When two lines converge and slant upward. It usually happens after an uptrend but sometimes occurs during a downtrend. When there is a decline in volume, the prices rise through the pattern (i.e., volume/price divergence). A rising wedge typically results in a downtrend (bearish)
Double bottom is two consecutive, roughly equal troughs with a midlevel peak in between. It also resembles a W shape. It is a very powerful trend and always occurs after an extensive downtrend. It represents a reversal pattern that indicates a minor, if not long-term, changes from a downtrend to an uptrend (i.e., bullish). A spike in volume occurs during the two upward price movements in the patterns. These spikes in volume strongly indicate the upward price pressure and help confirm a successful double bottom pattern.
Suppose two consecutive peaks of equal heights with a moderate trough in-between. In that case, the shape resembles an “M.” It is a powerful chart pattern and only happens after a long uptrend and often represents a reversal pattern that means the market will now see a downtrend, going on for a long term or short term—leading the market to be bearish.
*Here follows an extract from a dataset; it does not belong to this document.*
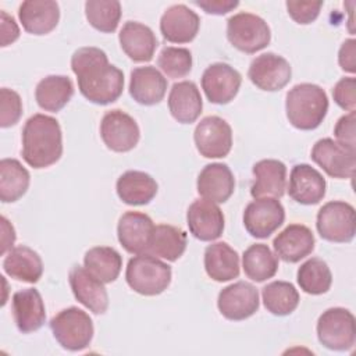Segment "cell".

Suppose there are three consecutive lines that of approx. Equal height, and at first, it resembles a double bottom. These ups and downs showcase failed attempts to break through an area of support. A decreasing volume follows every test until a breakout in price happens with the increase in volume. The pattern only happens after the downtrend, and an indicator that represents the reversal pattern that indicates a long term or a short term of a downtrend to an uptrend means a bullish market.
When there are three consecutive, approx. equal peaks, it resembles a double top. The peaks are an example of failed attempts to break through an area of resistance. Each resistance test is typically accompanied by decreasing volume until a breakout in price occurs with an increase in volume. It happens only after an extended uptrend and mostly is responsible for a reverse in the pattern that focuses on a short term rather than a long term indicating a downtrend than an uptrend, meaning a bearish market. In this method, the trading volume trends should also be employed to confirm the strength of the indicator.
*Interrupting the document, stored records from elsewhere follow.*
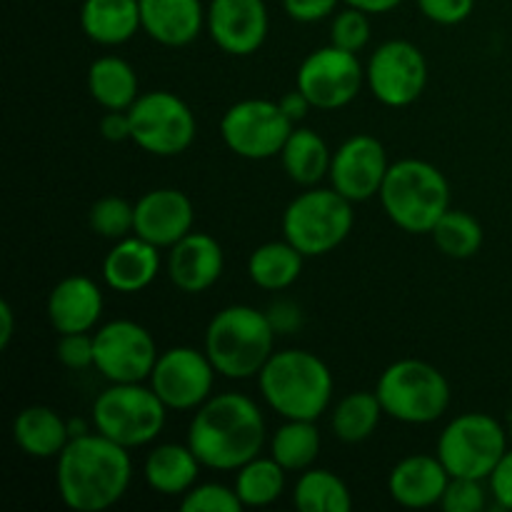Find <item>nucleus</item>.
<instances>
[{
    "mask_svg": "<svg viewBox=\"0 0 512 512\" xmlns=\"http://www.w3.org/2000/svg\"><path fill=\"white\" fill-rule=\"evenodd\" d=\"M133 460L128 448L105 438L98 430L73 438L58 455L60 500L75 512L113 508L130 488Z\"/></svg>",
    "mask_w": 512,
    "mask_h": 512,
    "instance_id": "nucleus-1",
    "label": "nucleus"
},
{
    "mask_svg": "<svg viewBox=\"0 0 512 512\" xmlns=\"http://www.w3.org/2000/svg\"><path fill=\"white\" fill-rule=\"evenodd\" d=\"M188 445L205 468L240 470L263 450L265 418L248 395L220 393L198 408Z\"/></svg>",
    "mask_w": 512,
    "mask_h": 512,
    "instance_id": "nucleus-2",
    "label": "nucleus"
},
{
    "mask_svg": "<svg viewBox=\"0 0 512 512\" xmlns=\"http://www.w3.org/2000/svg\"><path fill=\"white\" fill-rule=\"evenodd\" d=\"M265 403L285 420H318L333 398V373L310 350H280L260 370Z\"/></svg>",
    "mask_w": 512,
    "mask_h": 512,
    "instance_id": "nucleus-3",
    "label": "nucleus"
},
{
    "mask_svg": "<svg viewBox=\"0 0 512 512\" xmlns=\"http://www.w3.org/2000/svg\"><path fill=\"white\" fill-rule=\"evenodd\" d=\"M205 353L223 378H255L275 353L273 320L253 305H230L210 320Z\"/></svg>",
    "mask_w": 512,
    "mask_h": 512,
    "instance_id": "nucleus-4",
    "label": "nucleus"
},
{
    "mask_svg": "<svg viewBox=\"0 0 512 512\" xmlns=\"http://www.w3.org/2000/svg\"><path fill=\"white\" fill-rule=\"evenodd\" d=\"M380 203L400 230L413 235L430 233L450 210L448 178L428 160H398L385 175Z\"/></svg>",
    "mask_w": 512,
    "mask_h": 512,
    "instance_id": "nucleus-5",
    "label": "nucleus"
},
{
    "mask_svg": "<svg viewBox=\"0 0 512 512\" xmlns=\"http://www.w3.org/2000/svg\"><path fill=\"white\" fill-rule=\"evenodd\" d=\"M385 415L408 425H428L443 418L450 405V385L435 365L425 360H398L378 380Z\"/></svg>",
    "mask_w": 512,
    "mask_h": 512,
    "instance_id": "nucleus-6",
    "label": "nucleus"
},
{
    "mask_svg": "<svg viewBox=\"0 0 512 512\" xmlns=\"http://www.w3.org/2000/svg\"><path fill=\"white\" fill-rule=\"evenodd\" d=\"M353 223V200L335 188H308L283 213L285 240H290L305 258L333 253L345 243Z\"/></svg>",
    "mask_w": 512,
    "mask_h": 512,
    "instance_id": "nucleus-7",
    "label": "nucleus"
},
{
    "mask_svg": "<svg viewBox=\"0 0 512 512\" xmlns=\"http://www.w3.org/2000/svg\"><path fill=\"white\" fill-rule=\"evenodd\" d=\"M165 418L168 405L143 383H113L93 403V428L128 450L153 443Z\"/></svg>",
    "mask_w": 512,
    "mask_h": 512,
    "instance_id": "nucleus-8",
    "label": "nucleus"
},
{
    "mask_svg": "<svg viewBox=\"0 0 512 512\" xmlns=\"http://www.w3.org/2000/svg\"><path fill=\"white\" fill-rule=\"evenodd\" d=\"M505 453L508 435L493 415L485 413L458 415L438 440V458L450 478L488 480Z\"/></svg>",
    "mask_w": 512,
    "mask_h": 512,
    "instance_id": "nucleus-9",
    "label": "nucleus"
},
{
    "mask_svg": "<svg viewBox=\"0 0 512 512\" xmlns=\"http://www.w3.org/2000/svg\"><path fill=\"white\" fill-rule=\"evenodd\" d=\"M133 143L158 158H173L193 145L195 115L185 100L170 90H150L130 105Z\"/></svg>",
    "mask_w": 512,
    "mask_h": 512,
    "instance_id": "nucleus-10",
    "label": "nucleus"
},
{
    "mask_svg": "<svg viewBox=\"0 0 512 512\" xmlns=\"http://www.w3.org/2000/svg\"><path fill=\"white\" fill-rule=\"evenodd\" d=\"M295 123L273 100H240L225 110L220 135L235 155L245 160H268L283 153Z\"/></svg>",
    "mask_w": 512,
    "mask_h": 512,
    "instance_id": "nucleus-11",
    "label": "nucleus"
},
{
    "mask_svg": "<svg viewBox=\"0 0 512 512\" xmlns=\"http://www.w3.org/2000/svg\"><path fill=\"white\" fill-rule=\"evenodd\" d=\"M365 83L388 108H408L428 85V60L410 40H385L365 65Z\"/></svg>",
    "mask_w": 512,
    "mask_h": 512,
    "instance_id": "nucleus-12",
    "label": "nucleus"
},
{
    "mask_svg": "<svg viewBox=\"0 0 512 512\" xmlns=\"http://www.w3.org/2000/svg\"><path fill=\"white\" fill-rule=\"evenodd\" d=\"M365 83V68L358 53L325 45L313 50L298 68V88L318 110L345 108L358 98Z\"/></svg>",
    "mask_w": 512,
    "mask_h": 512,
    "instance_id": "nucleus-13",
    "label": "nucleus"
},
{
    "mask_svg": "<svg viewBox=\"0 0 512 512\" xmlns=\"http://www.w3.org/2000/svg\"><path fill=\"white\" fill-rule=\"evenodd\" d=\"M158 355L153 335L133 320H113L95 333V370L110 383L150 380Z\"/></svg>",
    "mask_w": 512,
    "mask_h": 512,
    "instance_id": "nucleus-14",
    "label": "nucleus"
},
{
    "mask_svg": "<svg viewBox=\"0 0 512 512\" xmlns=\"http://www.w3.org/2000/svg\"><path fill=\"white\" fill-rule=\"evenodd\" d=\"M215 365L210 363L208 353L180 345L158 355L153 373H150V388L158 398L168 405V410H198L208 398H213Z\"/></svg>",
    "mask_w": 512,
    "mask_h": 512,
    "instance_id": "nucleus-15",
    "label": "nucleus"
},
{
    "mask_svg": "<svg viewBox=\"0 0 512 512\" xmlns=\"http://www.w3.org/2000/svg\"><path fill=\"white\" fill-rule=\"evenodd\" d=\"M390 163L385 145L373 135H353L345 140L330 160V183L353 203L380 195Z\"/></svg>",
    "mask_w": 512,
    "mask_h": 512,
    "instance_id": "nucleus-16",
    "label": "nucleus"
},
{
    "mask_svg": "<svg viewBox=\"0 0 512 512\" xmlns=\"http://www.w3.org/2000/svg\"><path fill=\"white\" fill-rule=\"evenodd\" d=\"M205 28L228 55H253L268 38V8L263 0H210Z\"/></svg>",
    "mask_w": 512,
    "mask_h": 512,
    "instance_id": "nucleus-17",
    "label": "nucleus"
},
{
    "mask_svg": "<svg viewBox=\"0 0 512 512\" xmlns=\"http://www.w3.org/2000/svg\"><path fill=\"white\" fill-rule=\"evenodd\" d=\"M195 210L185 193L175 188H158L135 203V235L155 248H173L193 233Z\"/></svg>",
    "mask_w": 512,
    "mask_h": 512,
    "instance_id": "nucleus-18",
    "label": "nucleus"
},
{
    "mask_svg": "<svg viewBox=\"0 0 512 512\" xmlns=\"http://www.w3.org/2000/svg\"><path fill=\"white\" fill-rule=\"evenodd\" d=\"M225 255L218 240L208 233H188L170 248L168 275L183 293H205L220 280Z\"/></svg>",
    "mask_w": 512,
    "mask_h": 512,
    "instance_id": "nucleus-19",
    "label": "nucleus"
},
{
    "mask_svg": "<svg viewBox=\"0 0 512 512\" xmlns=\"http://www.w3.org/2000/svg\"><path fill=\"white\" fill-rule=\"evenodd\" d=\"M450 473L438 455H410L393 468L388 478V493L403 508L423 510L440 505L448 490Z\"/></svg>",
    "mask_w": 512,
    "mask_h": 512,
    "instance_id": "nucleus-20",
    "label": "nucleus"
},
{
    "mask_svg": "<svg viewBox=\"0 0 512 512\" xmlns=\"http://www.w3.org/2000/svg\"><path fill=\"white\" fill-rule=\"evenodd\" d=\"M103 313V293L98 283L85 275L63 278L48 295L50 325L65 333H90Z\"/></svg>",
    "mask_w": 512,
    "mask_h": 512,
    "instance_id": "nucleus-21",
    "label": "nucleus"
},
{
    "mask_svg": "<svg viewBox=\"0 0 512 512\" xmlns=\"http://www.w3.org/2000/svg\"><path fill=\"white\" fill-rule=\"evenodd\" d=\"M208 10L200 0H140L143 30L160 45L183 48L205 28Z\"/></svg>",
    "mask_w": 512,
    "mask_h": 512,
    "instance_id": "nucleus-22",
    "label": "nucleus"
},
{
    "mask_svg": "<svg viewBox=\"0 0 512 512\" xmlns=\"http://www.w3.org/2000/svg\"><path fill=\"white\" fill-rule=\"evenodd\" d=\"M160 248H155L148 240L138 235H128L123 240H115L110 253L105 255L103 280L108 288L118 293H140L155 280L160 270Z\"/></svg>",
    "mask_w": 512,
    "mask_h": 512,
    "instance_id": "nucleus-23",
    "label": "nucleus"
},
{
    "mask_svg": "<svg viewBox=\"0 0 512 512\" xmlns=\"http://www.w3.org/2000/svg\"><path fill=\"white\" fill-rule=\"evenodd\" d=\"M13 438L15 445L30 458H58L70 443L68 420L48 405H30L15 415Z\"/></svg>",
    "mask_w": 512,
    "mask_h": 512,
    "instance_id": "nucleus-24",
    "label": "nucleus"
},
{
    "mask_svg": "<svg viewBox=\"0 0 512 512\" xmlns=\"http://www.w3.org/2000/svg\"><path fill=\"white\" fill-rule=\"evenodd\" d=\"M80 28L98 45H123L143 28L140 0H83Z\"/></svg>",
    "mask_w": 512,
    "mask_h": 512,
    "instance_id": "nucleus-25",
    "label": "nucleus"
},
{
    "mask_svg": "<svg viewBox=\"0 0 512 512\" xmlns=\"http://www.w3.org/2000/svg\"><path fill=\"white\" fill-rule=\"evenodd\" d=\"M200 460L190 445L163 443L145 460V483L160 495H185L195 485L200 473Z\"/></svg>",
    "mask_w": 512,
    "mask_h": 512,
    "instance_id": "nucleus-26",
    "label": "nucleus"
},
{
    "mask_svg": "<svg viewBox=\"0 0 512 512\" xmlns=\"http://www.w3.org/2000/svg\"><path fill=\"white\" fill-rule=\"evenodd\" d=\"M88 90L95 103L105 110H130V105L140 98L133 65L118 55L93 60L88 70Z\"/></svg>",
    "mask_w": 512,
    "mask_h": 512,
    "instance_id": "nucleus-27",
    "label": "nucleus"
},
{
    "mask_svg": "<svg viewBox=\"0 0 512 512\" xmlns=\"http://www.w3.org/2000/svg\"><path fill=\"white\" fill-rule=\"evenodd\" d=\"M280 158H283V168L293 183L303 185V188H315L325 175H330L333 153L315 130L295 128Z\"/></svg>",
    "mask_w": 512,
    "mask_h": 512,
    "instance_id": "nucleus-28",
    "label": "nucleus"
},
{
    "mask_svg": "<svg viewBox=\"0 0 512 512\" xmlns=\"http://www.w3.org/2000/svg\"><path fill=\"white\" fill-rule=\"evenodd\" d=\"M303 260L305 255L290 240H273L253 250L248 260V275L258 288L280 293L300 278Z\"/></svg>",
    "mask_w": 512,
    "mask_h": 512,
    "instance_id": "nucleus-29",
    "label": "nucleus"
},
{
    "mask_svg": "<svg viewBox=\"0 0 512 512\" xmlns=\"http://www.w3.org/2000/svg\"><path fill=\"white\" fill-rule=\"evenodd\" d=\"M293 503L300 512H350L353 495L335 473L308 468L295 485Z\"/></svg>",
    "mask_w": 512,
    "mask_h": 512,
    "instance_id": "nucleus-30",
    "label": "nucleus"
},
{
    "mask_svg": "<svg viewBox=\"0 0 512 512\" xmlns=\"http://www.w3.org/2000/svg\"><path fill=\"white\" fill-rule=\"evenodd\" d=\"M320 453V433L315 420H285L270 440V455L288 473H305Z\"/></svg>",
    "mask_w": 512,
    "mask_h": 512,
    "instance_id": "nucleus-31",
    "label": "nucleus"
},
{
    "mask_svg": "<svg viewBox=\"0 0 512 512\" xmlns=\"http://www.w3.org/2000/svg\"><path fill=\"white\" fill-rule=\"evenodd\" d=\"M285 473L288 470L270 455V458H253L238 470L235 493L245 508H268L283 495Z\"/></svg>",
    "mask_w": 512,
    "mask_h": 512,
    "instance_id": "nucleus-32",
    "label": "nucleus"
},
{
    "mask_svg": "<svg viewBox=\"0 0 512 512\" xmlns=\"http://www.w3.org/2000/svg\"><path fill=\"white\" fill-rule=\"evenodd\" d=\"M380 415H385L378 393H350L335 405L333 433L343 443H363L378 430Z\"/></svg>",
    "mask_w": 512,
    "mask_h": 512,
    "instance_id": "nucleus-33",
    "label": "nucleus"
},
{
    "mask_svg": "<svg viewBox=\"0 0 512 512\" xmlns=\"http://www.w3.org/2000/svg\"><path fill=\"white\" fill-rule=\"evenodd\" d=\"M430 235H433L440 253H445L448 258L455 260L473 258L480 250V245H483V225H480L473 215L465 213V210H448V213L435 223Z\"/></svg>",
    "mask_w": 512,
    "mask_h": 512,
    "instance_id": "nucleus-34",
    "label": "nucleus"
},
{
    "mask_svg": "<svg viewBox=\"0 0 512 512\" xmlns=\"http://www.w3.org/2000/svg\"><path fill=\"white\" fill-rule=\"evenodd\" d=\"M88 220L93 233H98L100 238L123 240L135 233V205L118 195H108V198L95 200Z\"/></svg>",
    "mask_w": 512,
    "mask_h": 512,
    "instance_id": "nucleus-35",
    "label": "nucleus"
},
{
    "mask_svg": "<svg viewBox=\"0 0 512 512\" xmlns=\"http://www.w3.org/2000/svg\"><path fill=\"white\" fill-rule=\"evenodd\" d=\"M330 43L343 50H350V53H360L370 43L368 13L353 8V5L338 10L333 15V25H330Z\"/></svg>",
    "mask_w": 512,
    "mask_h": 512,
    "instance_id": "nucleus-36",
    "label": "nucleus"
},
{
    "mask_svg": "<svg viewBox=\"0 0 512 512\" xmlns=\"http://www.w3.org/2000/svg\"><path fill=\"white\" fill-rule=\"evenodd\" d=\"M180 508L185 512H240L245 508L240 503L235 488L220 483L193 485L180 500Z\"/></svg>",
    "mask_w": 512,
    "mask_h": 512,
    "instance_id": "nucleus-37",
    "label": "nucleus"
},
{
    "mask_svg": "<svg viewBox=\"0 0 512 512\" xmlns=\"http://www.w3.org/2000/svg\"><path fill=\"white\" fill-rule=\"evenodd\" d=\"M488 503L483 480L473 478H450L448 490H445L443 505L445 512H480Z\"/></svg>",
    "mask_w": 512,
    "mask_h": 512,
    "instance_id": "nucleus-38",
    "label": "nucleus"
},
{
    "mask_svg": "<svg viewBox=\"0 0 512 512\" xmlns=\"http://www.w3.org/2000/svg\"><path fill=\"white\" fill-rule=\"evenodd\" d=\"M55 355H58L60 363L70 370L95 368V335L90 333L60 335Z\"/></svg>",
    "mask_w": 512,
    "mask_h": 512,
    "instance_id": "nucleus-39",
    "label": "nucleus"
},
{
    "mask_svg": "<svg viewBox=\"0 0 512 512\" xmlns=\"http://www.w3.org/2000/svg\"><path fill=\"white\" fill-rule=\"evenodd\" d=\"M420 13L438 25H458L470 18L475 0H418Z\"/></svg>",
    "mask_w": 512,
    "mask_h": 512,
    "instance_id": "nucleus-40",
    "label": "nucleus"
},
{
    "mask_svg": "<svg viewBox=\"0 0 512 512\" xmlns=\"http://www.w3.org/2000/svg\"><path fill=\"white\" fill-rule=\"evenodd\" d=\"M340 0H283V8L295 23H318L338 13Z\"/></svg>",
    "mask_w": 512,
    "mask_h": 512,
    "instance_id": "nucleus-41",
    "label": "nucleus"
},
{
    "mask_svg": "<svg viewBox=\"0 0 512 512\" xmlns=\"http://www.w3.org/2000/svg\"><path fill=\"white\" fill-rule=\"evenodd\" d=\"M490 493L498 500L500 508L512 510V450L503 455V460L498 463V468L493 470V475L488 478Z\"/></svg>",
    "mask_w": 512,
    "mask_h": 512,
    "instance_id": "nucleus-42",
    "label": "nucleus"
},
{
    "mask_svg": "<svg viewBox=\"0 0 512 512\" xmlns=\"http://www.w3.org/2000/svg\"><path fill=\"white\" fill-rule=\"evenodd\" d=\"M100 135L110 143H125L133 140V125H130L128 110H108L100 118Z\"/></svg>",
    "mask_w": 512,
    "mask_h": 512,
    "instance_id": "nucleus-43",
    "label": "nucleus"
},
{
    "mask_svg": "<svg viewBox=\"0 0 512 512\" xmlns=\"http://www.w3.org/2000/svg\"><path fill=\"white\" fill-rule=\"evenodd\" d=\"M280 108H283V113L288 115L293 123H300V120L308 118V113L313 110V103H310L308 98H305V93L300 88L290 90V93H285L283 98L278 100Z\"/></svg>",
    "mask_w": 512,
    "mask_h": 512,
    "instance_id": "nucleus-44",
    "label": "nucleus"
},
{
    "mask_svg": "<svg viewBox=\"0 0 512 512\" xmlns=\"http://www.w3.org/2000/svg\"><path fill=\"white\" fill-rule=\"evenodd\" d=\"M345 5H353V8H360L368 15H383L390 13V10L398 8L403 0H343Z\"/></svg>",
    "mask_w": 512,
    "mask_h": 512,
    "instance_id": "nucleus-45",
    "label": "nucleus"
},
{
    "mask_svg": "<svg viewBox=\"0 0 512 512\" xmlns=\"http://www.w3.org/2000/svg\"><path fill=\"white\" fill-rule=\"evenodd\" d=\"M15 333V313L8 300L0 303V348H8Z\"/></svg>",
    "mask_w": 512,
    "mask_h": 512,
    "instance_id": "nucleus-46",
    "label": "nucleus"
},
{
    "mask_svg": "<svg viewBox=\"0 0 512 512\" xmlns=\"http://www.w3.org/2000/svg\"><path fill=\"white\" fill-rule=\"evenodd\" d=\"M68 430H70V440L73 438H80V435H88V423H83V420H68Z\"/></svg>",
    "mask_w": 512,
    "mask_h": 512,
    "instance_id": "nucleus-47",
    "label": "nucleus"
},
{
    "mask_svg": "<svg viewBox=\"0 0 512 512\" xmlns=\"http://www.w3.org/2000/svg\"><path fill=\"white\" fill-rule=\"evenodd\" d=\"M510 433H512V423H510Z\"/></svg>",
    "mask_w": 512,
    "mask_h": 512,
    "instance_id": "nucleus-48",
    "label": "nucleus"
}]
</instances>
Bullish and Bearish Pennant
It is a small converging symmetrical triangle also known as Pennant. It usually forms a sharp advance (bullish)/ decline (bearish), followed by a brief triangular-shaped consolidation in a price (a slight change in direction), and before there is an uptrend (bullish) / downtrend (bearish) continues. The time of consolidation should have lower volume, and the breakouts should occur on higher volume. If there isn’t a flagpole (sharp decline/ advance), it’s a triangle and not a Pennant. Also, Pennants are different from a triangle rather than a short-term pattern.
The rectangle pattern indicates that there is a pause in a pause in trend as the prices start moving sideways between a parallel support and resistance zone. The pattern usually represents a consolidation in price before continuing in the original direction of the ongoing trend.
Support / Resistance
The key levels usually are resistance areas or horizontal support areas. It indicates that the peak or troughs in the price graph line up with a horizontal psychological barrier. The support and resistance lines are critical concepts in technical analysis. These are areas where buyers deem an asset attractive to buy (support) or too expensive (resistance).
The ABCD pattern captures the classic rhythmic pattern of the market in work, and the traders use it to identify trading opportunities. Since ABCD patterns work on different timeframes, they are widely used and form in both market downtrend and uptrend. ABCD is derived from the category of harmonic pattern that consists of two equivalent price legs.
The butterfly pattern shows you if there is an ending of a price movement, meaning that you have the opportunity to enter the market during the reversal of the price.